_Exercise instructions_
A - From the passage on the Aboriginal offender substance abuse program, reproduce everything from "Module II facilitates" down to "anger and violence.".
B - Answer these questions from the passage on the Aboriginal offender substance abuse program.
(i) About what percentage of the population in Canadian federal institutions is identified as Aboriginal?
(ii) Who led the Research Advisory Group?
(iii) Which module examines triggers, shame, anger and violence?
C - Write what comes next in the passage on the Aboriginal offender substance abuse program, continuing from its final sentence.

[Exercise text Boundary: Start]

The Aboriginal Offender Substance Abuse Program: A Holistic Intervention

KEY WORDS: Aboriginal offenders, substance abuse programs, holistic, culture, spiritual

Why we developed this program

Over-representation of Aboriginal offenders is a problem in Canadian federal institutions (CSC) with approximately 18% of the population identified as Aboriginal - roughly six times the size of the Canadian Aboriginal population and this over-representation is on the increase (Boe, 2000; Treasury Board Secretariat, 2008). Motiuk and Nafekh (2000) found that the proportion of federally incarcerated Aboriginal offenders requiring substance abuse programming is high within each of the Aboriginal groups. Specifically, 93% of First Nations and Inuit, and 91% of Métis offenders were identified as requiring a considerable or high level of intervention in the area of substance abuse. As a result, CSC developed a national substance abuse treatment program that addresses the needs of Aboriginal offenders.

The development of the Aboriginal Offender Substance Abuse Program (AOSAP) was driven by Elders and countless Aboriginal partners and staff. A Research Advisory Group - led by the late Dr. Joseph Couture and comprised of many key national Aboriginal healing organizations - also guided the development of AOSAP and informed the research process.

What we did

The program’s modular design includes a blending of strong cultural and traditional healing through a physical, mental, emotional and spiritual lens with contemporary best-practices, such as social learning (role modeling) and cognitive behaviour therapies (relapse prevention).

Module I presents the foundation of culture by providing participants with an introduction to the program, the power of the circle of wellness, safety and self-care strategies, the importance of physical self care and traditional values and goals.

Module II facilitates Aboriginal spiritual engagement with an introduction to and exploration of the impacts of trauma, historic trauma and how substance abuse was and still is used by Aboriginal people to cope with the effects. This module also examines triggers, shame, anger and violence.

[Exercise text Boundary: End]
[Source material Boundary: Start]

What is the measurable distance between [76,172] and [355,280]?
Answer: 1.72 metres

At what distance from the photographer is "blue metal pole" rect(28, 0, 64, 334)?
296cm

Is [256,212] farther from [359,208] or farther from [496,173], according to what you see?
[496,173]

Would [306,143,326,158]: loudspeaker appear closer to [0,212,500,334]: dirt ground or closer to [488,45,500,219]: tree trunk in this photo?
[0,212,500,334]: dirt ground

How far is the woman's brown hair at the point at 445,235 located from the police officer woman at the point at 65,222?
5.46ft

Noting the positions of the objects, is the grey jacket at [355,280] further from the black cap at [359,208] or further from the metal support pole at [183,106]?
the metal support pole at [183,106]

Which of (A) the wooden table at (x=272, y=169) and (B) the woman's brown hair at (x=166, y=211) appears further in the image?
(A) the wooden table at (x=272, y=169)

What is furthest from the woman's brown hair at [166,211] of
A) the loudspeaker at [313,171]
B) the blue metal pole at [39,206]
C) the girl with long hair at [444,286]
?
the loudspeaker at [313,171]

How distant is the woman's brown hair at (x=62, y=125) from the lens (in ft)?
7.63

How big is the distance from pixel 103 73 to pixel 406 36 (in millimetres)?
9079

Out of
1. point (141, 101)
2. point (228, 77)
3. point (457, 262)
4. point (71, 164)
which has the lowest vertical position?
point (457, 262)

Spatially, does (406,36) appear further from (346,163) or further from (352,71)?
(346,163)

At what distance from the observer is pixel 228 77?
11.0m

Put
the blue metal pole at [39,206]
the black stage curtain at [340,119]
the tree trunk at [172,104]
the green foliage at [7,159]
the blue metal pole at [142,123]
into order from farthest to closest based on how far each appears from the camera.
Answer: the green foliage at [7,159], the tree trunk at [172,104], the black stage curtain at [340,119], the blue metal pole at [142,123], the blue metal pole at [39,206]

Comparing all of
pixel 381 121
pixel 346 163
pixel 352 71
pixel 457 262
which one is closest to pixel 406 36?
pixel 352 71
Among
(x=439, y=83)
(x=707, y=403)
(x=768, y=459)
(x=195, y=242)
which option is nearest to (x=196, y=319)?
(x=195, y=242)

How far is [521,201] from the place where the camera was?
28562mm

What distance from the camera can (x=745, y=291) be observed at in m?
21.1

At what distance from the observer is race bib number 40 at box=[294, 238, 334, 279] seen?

[Source material Boundary: End]

_Numbered responses_
A -
Module II facilitates Aboriginal spiritual engagement with an introduction to and exploration of the impacts of trauma, historic trauma and how substance abuse was and still is used by Aboriginal people to cope with the effects. This module also examines triggers, shame, anger and violence.

B -
(i) Approximately 18%.
(ii) The late Dr. Joseph Couture.
(iii) Module II.

C -
Module III examines the impacts of Substance Abuse within Aboriginal communities and helps participants understand alcohol abuse, drug abuse and other addictions within an Aboriginal context and explores effects of substance abuse on individuals, families and communities. The focus then shifts to the restoration of health, pride and culture and assists the offender in recognizing and understanding the link between substance abuse and criminal behaviour.

Module IV looks at relapse prevention and planning. It uses a blend of contemporary best practices, traditional teachings and sacred medicines to help the participant develop an individualized plan to manage their risk situations.

What we found

Preliminary research examining program effectiveness indicates that AOSAP effectively responded to the needs of Aboriginal men with substance abuse problems. Specifically, participants developed stronger connection to their Aboriginal roots, were motivated to change their behaviour and developed greater insight into how to manage their substance abuse problems. As well, the preliminary research also revealed that stronger treatment effects can be expected through interventions that blend traditional Aboriginal healing with contemporary best-practices. Those who successfully completed AOSAP, significantly more remained in the community during follow-up compared to Aboriginal men who completed mainstream programs and/or those who did not participate in programs prior to release from custody.


Boe, R. (2000). Aboriginal inmates: Demographic trends and projections. Forum on Corrections Research, 12(1), 7- 15.

Motiuk, L. & Nafekh, M. (2000). Aboriginal offenders in federal corrections: A profile.

Forum on Corrections Research 12, 10-15.

Treasury Board of Canada Secretariat. (2008). Reports on Plans and Priorities: Correctional Service Canada. Ottawa, ON: Author.

Kunic, D. & Varis, D.D.. (2009). The Aboriginal Offender Substance Abuse Program (AOSAP): Examining the effects of successful AOSAP completion on post-release outcomes in a cohort of male, Aboriginal offenders released from federal custody. Unpublished research report.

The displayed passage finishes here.